Dates2013 - Ongoing
- Topics Portrait, Daily Life, Documentary
- Location Warsaw, Poland
The Palace of Culture and Science in Warsaw – less and less a symbol of Stalinist domination, more and more an icon of the city. It evokes strong emotions all the while remaining largely unexplored, and as such a tad alien.
PKiN is the abbreviation of the Polish name (Pałac Kultury i Nauki) for the Palace of Culture and Science in the country’s capital, Warsaw. This huge building containing in excess of 3200 rooms was a gift from the Soviet Union under Stalin to the people of Poland and was created between 1952 and 1955. Construction elements include some of the finest workmanship by craftsmen from Poland and the Soviet Union.

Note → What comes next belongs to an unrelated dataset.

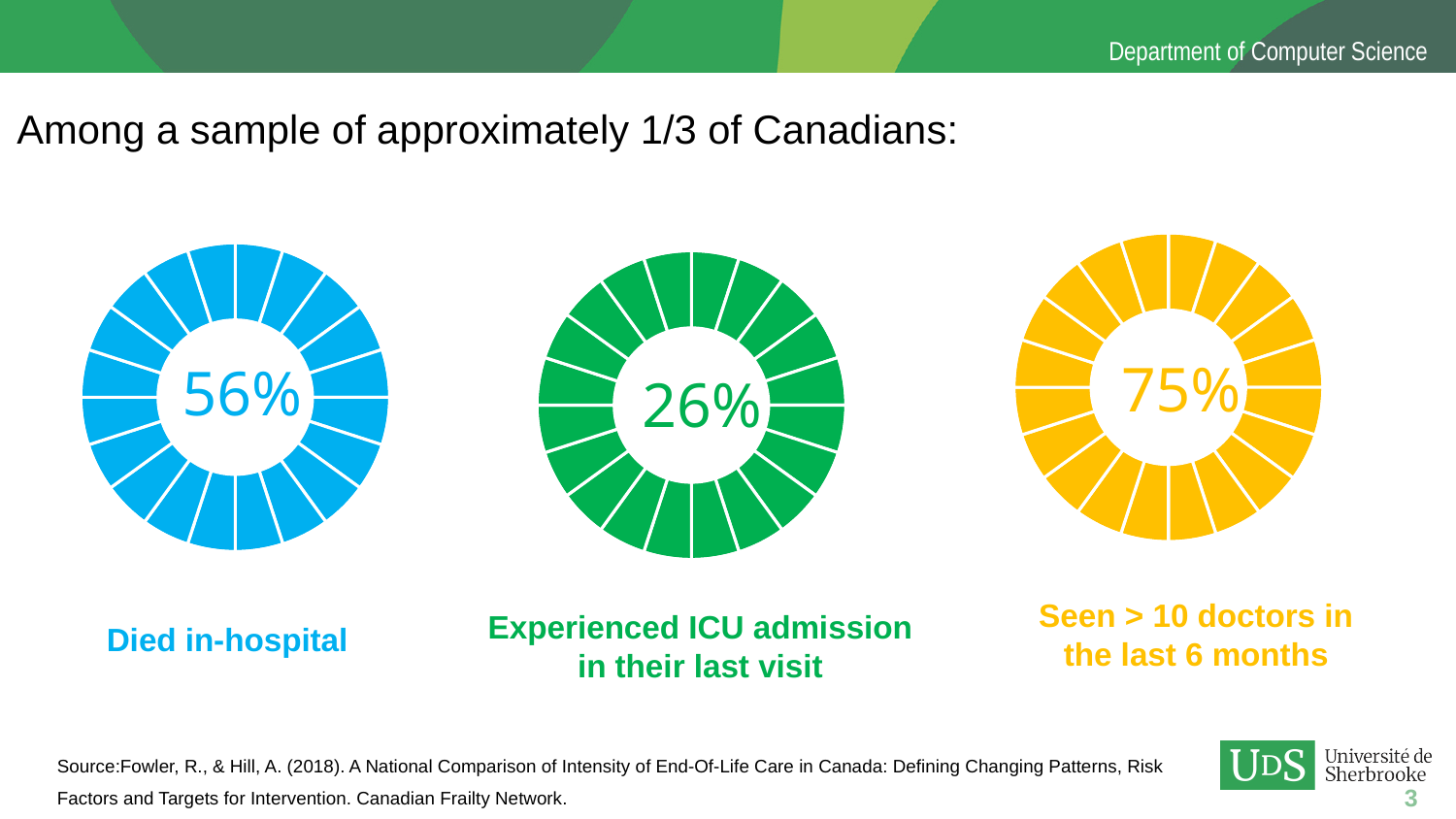
What percentage is shown in the 'Died in-hospital' chart? 56% What percentage is shown in the 'Seen > 10 doctors in the last 6 months' chart? 75% What is the difference between the percentage for 'Died in-hospital' and the percentage for 'Experienced ICU admission in their last visit'? 30% Which of the three charts shows the highest percentage? Seen > 10 doctors in the last 6 months What colour is the 'Died in-hospital' chart? Blue What percentage is shown in the 'Experienced ICU admission in their last visit' chart? 26% What colour is the 'Seen > 10 doctors in the last 6 months' chart? Yellow How many charts are shown on the slide? 3 What is the difference between the percentage for 'Seen > 10 doctors in the last 6 months' and the percentage for 'Died in-hospital'? 19% What kind of chart is used to display the percentages on the slide? Donut chart Which is larger: the percentage for 'Died in-hospital' or the percentage for 'Experienced ICU admission in their last visit'? Died in-hospital Which of the three charts shows the lowest percentage? Experienced ICU admission in their last visit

Images delve behind the scenes of this magnificent structure as it exists today. Fota’s distanced views evoke a sense of the range of public responses – awe, respect, and perhaps even some resentment of this overwhelming structure, with all its elements and all its history. Fota states that his goal was to document how the palace functions on the inside, “to convey the mysterious, surreal ambience” which the Palace exudes.

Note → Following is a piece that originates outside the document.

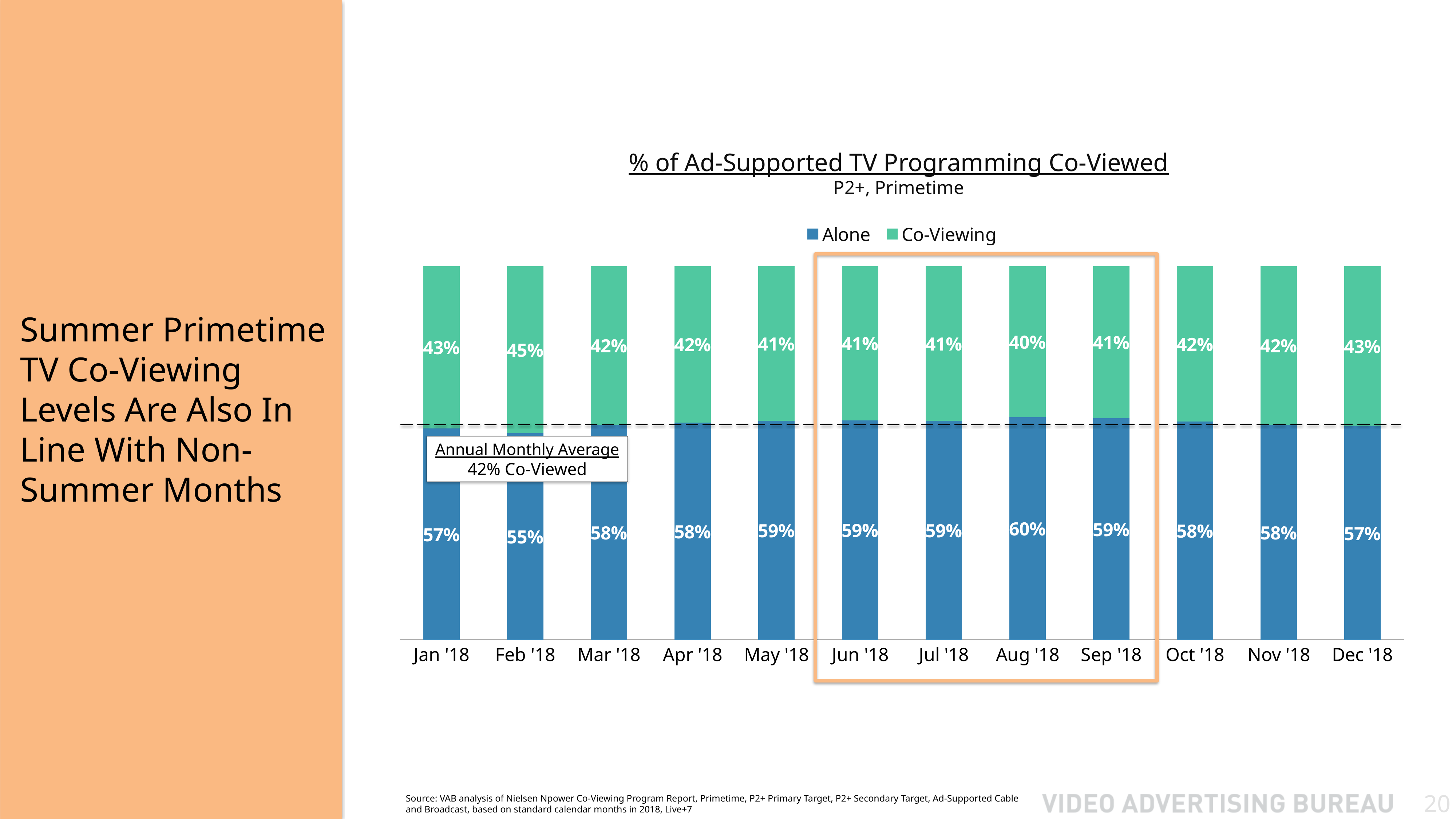
Which month has the lowest Alone value? Feb '18 What is the difference between the Alone value for Aug '18 and the Alone value for Feb '18? 5% Which month has the highest Co-Viewing value? Feb '18 What is the Co-Viewing value for Feb '18? 45% Which is larger, the Co-Viewing value for Jan '18 or the Co-Viewing value for Jul '18? Jan '18 What kind of chart is shown? Stacked bar chart How many months are shown on the x axis? 12 What is the Co-Viewing value for Dec '18? 43% What is the Alone value for Aug '18? 60% Which month has the lowest Co-Viewing value? Aug '18 What annual monthly average co-viewed percentage is marked by the dashed line? 42% How many series does the legend list? 2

And sure enough, the administrators and caretakers of the palace are depicted as relatively small elements of the photographs in which they appear. The general impression of the viewer is one of distance, which enhances the mysteries of what is shown. The viewer also feels overcome by the sheer number and size of the many magnificent structural elements, as they mix with items neglected or in disrepair, mere reflections of the “glory” of former times.